Encode	Processing	Encodes a data set using a UNIX encoding command that you supply.
Expand	Processing	Uses the UNIX uncompress or GZIP utility to expand a data set. It converts a previously compressed data set back into a sequence of records from a stream of raw binary data.
External Filter	Processing	Allows you to specify a UNIX command that acts as a filter on the data you are processing.
File Set	File stage	Reads data from or writes data to a file set.
Filter	Processing	Transfers, unmodified, the records of the input data set which satisfy requirements that you specify and filters out all other records.
Funnel	Processing	Copies multiple input data sets to a single output data set.
Generic	Processing	Lets you incorporate an Orchestrate® Operator in your job.
Head	Development/ Debug	Selects the first N records from each partition of an input data set and copies the selected records to an output data set.
Hierarchical (XML)	Processing	Parses JSON and XML data.
Investigate	Data quality	The character investigation type of Investigate stage analyzes and classifies data, parsing it into a single-pattern report. The word investigation type of Investigate stage uses a set of rules for classifying data such as personal names, business names, and addresses.
Java Integration	Processing	Invokes Java classes from parallel jobs.
Join	Processing	Performs join operations on two or more data sets input to the stage and then outputs the resulting data set.
Lookup	Processing	Used to perform lookup operations on a data set read into memory from any other Parallel job stage that can output data or provided by one of the database stages that support reference output links. It can also perform a look up on a lookup table contained in a Lookup File Set stage.
Merge	Processing	Combines a sorted master data set with one or more sorted update data sets.
Modify	Processing	Alters the record schema of its input data set.
Peek	Development/ Debug	Lets you print record column values either to the job log or to a separate output link as the stage copies records from its input data set to one or more output data sets.
Pivot Enterprise	Processing	The Pivot Enterprise stage is a processing stage that pivots data horizontally and vertically.

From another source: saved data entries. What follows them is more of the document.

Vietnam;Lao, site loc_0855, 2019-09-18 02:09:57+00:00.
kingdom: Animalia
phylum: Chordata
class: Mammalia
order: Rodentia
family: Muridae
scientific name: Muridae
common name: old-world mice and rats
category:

Horizontal pivoting maps a set of columns in an input row to a single column in multiple output rows. Vertical pivoting maps a set of rows in the input data to single or multiple output columns.
Remove Duplicates	Processing	Takes a single sorted data set as input, removes all duplicate records, and writes the results to an output data set.
Row Generator	Development/ Debug	Produces a set of mock data fitting the specified meta data.
Sample	Development/ Debug	Samples an input data set.
Sort	Processing	Sorts input columns.
Standardize	Data quality	Makes source data internally consistent, so each data type has the same kind of content and format.
Surrogate Key Generator stage	Processing	Generates surrogate key columns and maintains the key source.
Switch	Processing	Takes a single data set as input and assigns each input record to an output data set based on the value of a selector field.
Tail	Development/ Debug	Selects the last N records from each partition of an input data set and copies the selected records to an output data set.
Transformer	Processing	Handles extracted data, performs any conversions required, and passes data to another active stage or a stage that writes data to a target database or file.
Wave Generator	Processing	Monitors a stream of data and inserts end-of-wave markers where needed.
Write Range Map	Development/ Debug	Allows you to write data to a range map. The stage can have a single input link.